Riot sat in the passenger seat beside me, one elbow propped against the window while she watched the road.
“Take exit fifteen,” she instructed quietly. “We’ll approach on foot from there.” I nodded and turned off the main road.
The hangars near the airport slowly came into view through the darkness. Most belonged to private charters and independent flights rather than the airport itself. Hangar seventeen sat furthest back. Almost hidden. Almost invisible.
Exactly the kind of place people used when they didn’t want to be found.
Because these hangars catered to the rich, famous, and paranoid, the entire area had been built for privacy. Thick clusters of trees wrapped around the outer perimeter, turning the space into a hidden pocket of darkness cut off from the rest of the airport.
Perfect to use as an infiltration point.
“Remember, guys, the shields only have enough for three charges. So try to use it wisely.” Calix said as we all slid them into place.
As we got out of the car, he grumbled under his breath, “If I had more time, I could’ve made a better electric bank, but beggars can't be choosers.”
Riot silently—though that was somehow an understatement—moved through the manmade forest while the rest of us followed in her wake.
She glided between branches without disturbing a single leaf. No crunch of dirt beneath her boots. No rustle of fabric. Nothing.
I tried copying the exact placement of her steps twice yet still managed to snap a twig beneath my shoe. Riot’s head turned immediately. The glare she sent me over her shoulder could’ve frozen blood. I mouthed a silentsorry,but she ignored me and kept moving.
Every few seconds, her gaze swept through the trees, pink eyes narrowing before she continued forward. The deeper we went, the faster her pace became—not sloppy, not rushed, just sharper somehow. More alert.
Then the back of the hangar finally came into view through the trees, and Riot dropped into a crouch.
“Down.”
Her whisper barely reached us before she flung a line of air blades behind us into the forest. The wind sliced through branches with violent snaps, and all three of us hit the ground immediately.

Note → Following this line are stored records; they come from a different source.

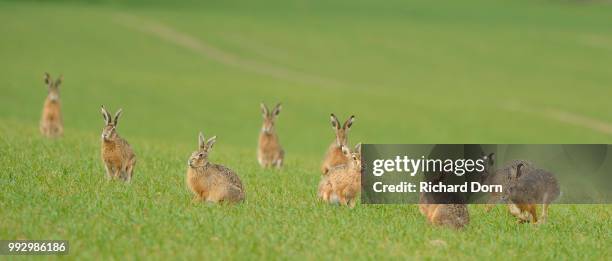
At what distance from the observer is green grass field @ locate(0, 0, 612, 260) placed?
11758mm

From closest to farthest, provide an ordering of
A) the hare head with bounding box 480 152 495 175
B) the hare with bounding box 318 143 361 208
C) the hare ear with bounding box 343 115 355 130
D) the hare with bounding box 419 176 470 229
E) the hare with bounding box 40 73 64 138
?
the hare with bounding box 419 176 470 229, the hare with bounding box 318 143 361 208, the hare head with bounding box 480 152 495 175, the hare ear with bounding box 343 115 355 130, the hare with bounding box 40 73 64 138

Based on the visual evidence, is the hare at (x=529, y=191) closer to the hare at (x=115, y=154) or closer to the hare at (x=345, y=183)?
the hare at (x=345, y=183)

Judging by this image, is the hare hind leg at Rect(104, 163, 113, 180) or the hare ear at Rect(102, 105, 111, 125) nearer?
the hare ear at Rect(102, 105, 111, 125)

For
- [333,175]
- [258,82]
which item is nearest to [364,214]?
[333,175]

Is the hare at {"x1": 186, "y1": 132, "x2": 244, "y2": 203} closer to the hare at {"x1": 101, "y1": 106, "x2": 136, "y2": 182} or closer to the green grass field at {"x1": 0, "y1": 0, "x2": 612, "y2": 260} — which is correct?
the green grass field at {"x1": 0, "y1": 0, "x2": 612, "y2": 260}

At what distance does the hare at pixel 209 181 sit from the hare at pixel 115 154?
2123mm

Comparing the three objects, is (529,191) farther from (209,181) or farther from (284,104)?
(284,104)

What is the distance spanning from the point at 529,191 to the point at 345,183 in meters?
2.91

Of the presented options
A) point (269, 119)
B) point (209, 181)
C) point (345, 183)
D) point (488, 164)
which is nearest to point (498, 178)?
point (488, 164)

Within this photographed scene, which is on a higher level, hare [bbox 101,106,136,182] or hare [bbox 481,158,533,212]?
hare [bbox 101,106,136,182]

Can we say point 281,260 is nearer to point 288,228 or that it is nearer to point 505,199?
point 288,228

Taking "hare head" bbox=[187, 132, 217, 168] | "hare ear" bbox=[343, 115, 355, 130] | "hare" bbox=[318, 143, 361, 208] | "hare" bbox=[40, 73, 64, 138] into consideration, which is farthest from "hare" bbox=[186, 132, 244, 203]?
"hare" bbox=[40, 73, 64, 138]

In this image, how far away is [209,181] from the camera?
13.2m

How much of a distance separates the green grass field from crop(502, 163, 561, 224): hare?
28 centimetres
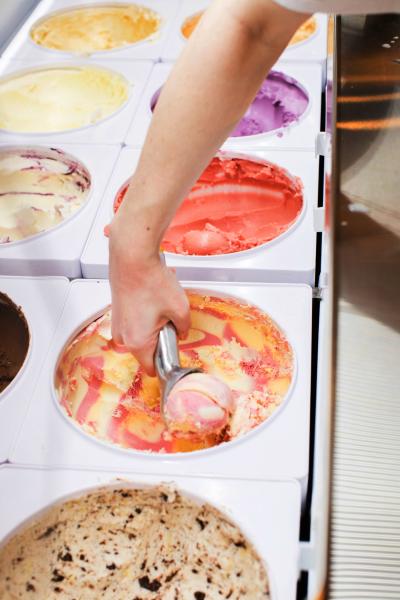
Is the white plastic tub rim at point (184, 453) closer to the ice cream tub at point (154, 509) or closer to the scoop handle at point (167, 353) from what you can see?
the ice cream tub at point (154, 509)

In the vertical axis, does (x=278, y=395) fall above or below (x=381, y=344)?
below

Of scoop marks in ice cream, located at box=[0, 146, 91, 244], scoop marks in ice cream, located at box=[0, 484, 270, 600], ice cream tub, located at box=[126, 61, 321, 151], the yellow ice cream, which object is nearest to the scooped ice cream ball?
scoop marks in ice cream, located at box=[0, 484, 270, 600]

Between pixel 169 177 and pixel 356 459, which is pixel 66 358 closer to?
pixel 169 177

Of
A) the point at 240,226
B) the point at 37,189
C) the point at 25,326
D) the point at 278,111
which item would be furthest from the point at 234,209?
the point at 25,326

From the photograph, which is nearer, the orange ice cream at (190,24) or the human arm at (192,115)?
the human arm at (192,115)

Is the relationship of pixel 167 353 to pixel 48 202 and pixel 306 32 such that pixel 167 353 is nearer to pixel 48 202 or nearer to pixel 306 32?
pixel 48 202

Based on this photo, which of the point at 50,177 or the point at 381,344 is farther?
the point at 50,177

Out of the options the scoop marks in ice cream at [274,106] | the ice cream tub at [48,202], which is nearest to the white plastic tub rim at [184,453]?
the ice cream tub at [48,202]

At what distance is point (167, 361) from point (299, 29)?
2.03 m

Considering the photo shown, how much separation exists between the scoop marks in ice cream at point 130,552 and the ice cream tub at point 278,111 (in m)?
1.26

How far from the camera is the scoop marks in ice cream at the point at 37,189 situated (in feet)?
6.40

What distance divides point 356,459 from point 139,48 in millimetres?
2351

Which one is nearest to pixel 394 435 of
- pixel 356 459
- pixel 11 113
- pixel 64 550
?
pixel 356 459

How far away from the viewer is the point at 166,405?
121cm
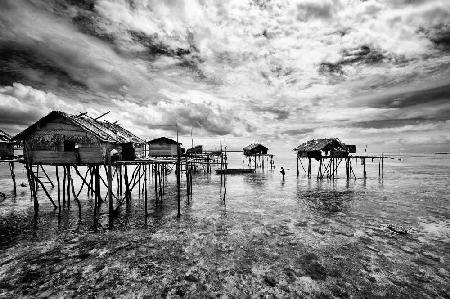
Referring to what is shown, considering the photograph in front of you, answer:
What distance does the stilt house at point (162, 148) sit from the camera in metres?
23.9

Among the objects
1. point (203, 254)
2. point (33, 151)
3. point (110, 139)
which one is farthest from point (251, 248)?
point (33, 151)

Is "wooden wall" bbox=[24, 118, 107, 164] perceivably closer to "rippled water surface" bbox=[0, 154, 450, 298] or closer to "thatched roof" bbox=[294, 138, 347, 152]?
"rippled water surface" bbox=[0, 154, 450, 298]

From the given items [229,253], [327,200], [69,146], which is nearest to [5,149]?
[69,146]

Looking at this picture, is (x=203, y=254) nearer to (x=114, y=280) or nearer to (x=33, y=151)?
(x=114, y=280)

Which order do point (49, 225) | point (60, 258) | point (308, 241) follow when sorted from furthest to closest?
point (49, 225) → point (308, 241) → point (60, 258)

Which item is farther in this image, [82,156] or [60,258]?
[82,156]

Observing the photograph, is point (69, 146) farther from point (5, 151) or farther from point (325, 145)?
point (325, 145)

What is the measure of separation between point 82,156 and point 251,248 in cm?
936

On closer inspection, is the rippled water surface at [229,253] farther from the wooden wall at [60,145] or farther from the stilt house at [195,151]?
the stilt house at [195,151]

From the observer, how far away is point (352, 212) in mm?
16141

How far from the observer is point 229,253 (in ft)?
32.2

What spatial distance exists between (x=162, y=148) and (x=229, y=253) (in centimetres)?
1623

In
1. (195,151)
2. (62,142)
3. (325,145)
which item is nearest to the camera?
(62,142)

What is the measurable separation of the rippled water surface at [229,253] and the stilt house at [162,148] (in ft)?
26.3
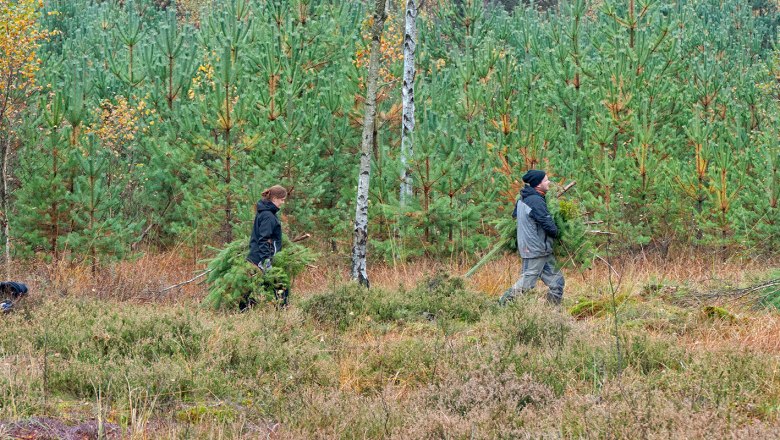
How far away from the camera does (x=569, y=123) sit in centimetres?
1568

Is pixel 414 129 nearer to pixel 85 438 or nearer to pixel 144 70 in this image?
pixel 144 70

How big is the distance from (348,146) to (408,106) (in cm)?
157

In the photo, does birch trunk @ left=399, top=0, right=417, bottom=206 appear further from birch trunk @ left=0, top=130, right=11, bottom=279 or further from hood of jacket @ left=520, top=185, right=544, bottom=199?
birch trunk @ left=0, top=130, right=11, bottom=279

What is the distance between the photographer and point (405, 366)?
7305mm

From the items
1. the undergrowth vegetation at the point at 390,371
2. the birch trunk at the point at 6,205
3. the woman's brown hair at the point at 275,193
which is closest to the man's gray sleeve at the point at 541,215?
the undergrowth vegetation at the point at 390,371

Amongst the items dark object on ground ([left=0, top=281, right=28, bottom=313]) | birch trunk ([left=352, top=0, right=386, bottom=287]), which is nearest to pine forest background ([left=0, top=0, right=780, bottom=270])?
birch trunk ([left=352, top=0, right=386, bottom=287])

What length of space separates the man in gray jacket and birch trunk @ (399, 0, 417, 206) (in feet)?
13.2

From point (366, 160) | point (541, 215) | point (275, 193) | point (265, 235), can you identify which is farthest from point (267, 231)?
point (541, 215)

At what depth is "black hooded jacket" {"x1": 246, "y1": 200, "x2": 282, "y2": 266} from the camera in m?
9.52

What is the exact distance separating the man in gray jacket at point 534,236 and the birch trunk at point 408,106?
159 inches

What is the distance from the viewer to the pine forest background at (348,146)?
13.3 metres

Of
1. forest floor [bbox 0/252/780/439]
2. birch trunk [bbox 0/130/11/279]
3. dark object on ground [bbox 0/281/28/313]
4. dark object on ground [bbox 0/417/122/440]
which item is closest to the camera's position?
dark object on ground [bbox 0/417/122/440]

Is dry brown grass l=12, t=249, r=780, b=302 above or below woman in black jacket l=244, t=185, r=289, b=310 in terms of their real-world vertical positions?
below

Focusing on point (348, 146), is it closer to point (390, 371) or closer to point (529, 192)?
point (529, 192)
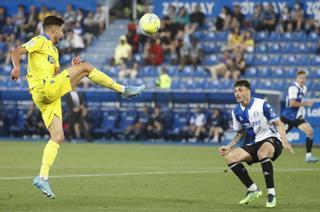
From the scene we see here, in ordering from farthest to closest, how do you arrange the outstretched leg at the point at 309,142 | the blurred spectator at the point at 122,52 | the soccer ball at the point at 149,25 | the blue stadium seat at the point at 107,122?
the blurred spectator at the point at 122,52 < the blue stadium seat at the point at 107,122 < the outstretched leg at the point at 309,142 < the soccer ball at the point at 149,25

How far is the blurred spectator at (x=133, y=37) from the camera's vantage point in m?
34.4

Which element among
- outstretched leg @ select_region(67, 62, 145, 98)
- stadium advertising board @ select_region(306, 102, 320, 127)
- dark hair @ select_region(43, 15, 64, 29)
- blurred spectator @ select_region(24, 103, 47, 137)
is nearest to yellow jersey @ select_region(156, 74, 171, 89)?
blurred spectator @ select_region(24, 103, 47, 137)

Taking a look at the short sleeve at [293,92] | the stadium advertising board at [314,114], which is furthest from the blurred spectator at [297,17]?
the short sleeve at [293,92]

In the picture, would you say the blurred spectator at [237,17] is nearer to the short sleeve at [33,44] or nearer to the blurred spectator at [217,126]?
the blurred spectator at [217,126]

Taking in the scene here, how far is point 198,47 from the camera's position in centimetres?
3319

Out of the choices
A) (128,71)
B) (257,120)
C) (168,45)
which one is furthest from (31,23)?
(257,120)

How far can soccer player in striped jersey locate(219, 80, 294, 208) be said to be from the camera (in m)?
12.0

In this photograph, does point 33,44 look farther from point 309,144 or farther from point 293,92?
point 293,92

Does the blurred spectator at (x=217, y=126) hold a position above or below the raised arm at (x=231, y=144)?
below

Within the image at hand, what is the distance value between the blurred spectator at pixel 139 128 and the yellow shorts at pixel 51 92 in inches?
738

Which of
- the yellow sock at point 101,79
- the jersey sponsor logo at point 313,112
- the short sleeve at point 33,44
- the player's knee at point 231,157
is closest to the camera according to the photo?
the player's knee at point 231,157

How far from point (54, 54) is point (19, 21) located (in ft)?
83.7

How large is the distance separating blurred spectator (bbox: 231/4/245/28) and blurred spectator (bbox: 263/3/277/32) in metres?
0.95

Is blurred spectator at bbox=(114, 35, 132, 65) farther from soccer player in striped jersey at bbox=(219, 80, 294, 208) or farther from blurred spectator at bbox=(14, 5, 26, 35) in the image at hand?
soccer player in striped jersey at bbox=(219, 80, 294, 208)
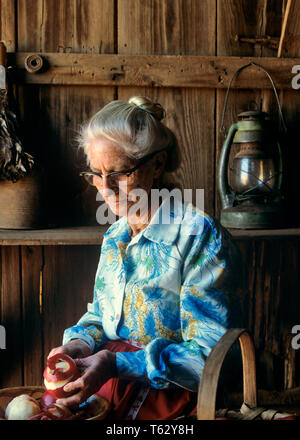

My pulse slammed hard against my ribs while I forced myself to focus on everything.
The sound of wind threading through the trees. Animals scattering deeper into the forest. The distant groan of machinery from the hangar. Muffled voices. Metal clanging somewhere farther ahead.
But behind us? Nothing. Absolutely nothing. And somehow that made Riot’s expression worse.
Her eyes narrowed into the darkness like she could see something the rest of us couldn’t. Then she lifted one hand.
Air twisted violently around us, forming a nearly invisible wall that distorted the trees behind it like heat waves.
“Move.” She pointed toward a rusted section along the far right corner of the hangar. “Get there.”
Her voice stayed calm, flat, deadly focused.
“I’ll cover you. Stay low. Watch the tree line.” Her eyes flicked once toward Olivia. “When you hear screaming, go inside.”
Olivia blinked. “Screaming?”
Calix grinned. “That’s how you’ll know Riot’s distraction is working.”
Riot’s expression never changed. “Go.”
I grabbed Olivia’s hand tightly. “Hold my hand and run. Calix will follow.”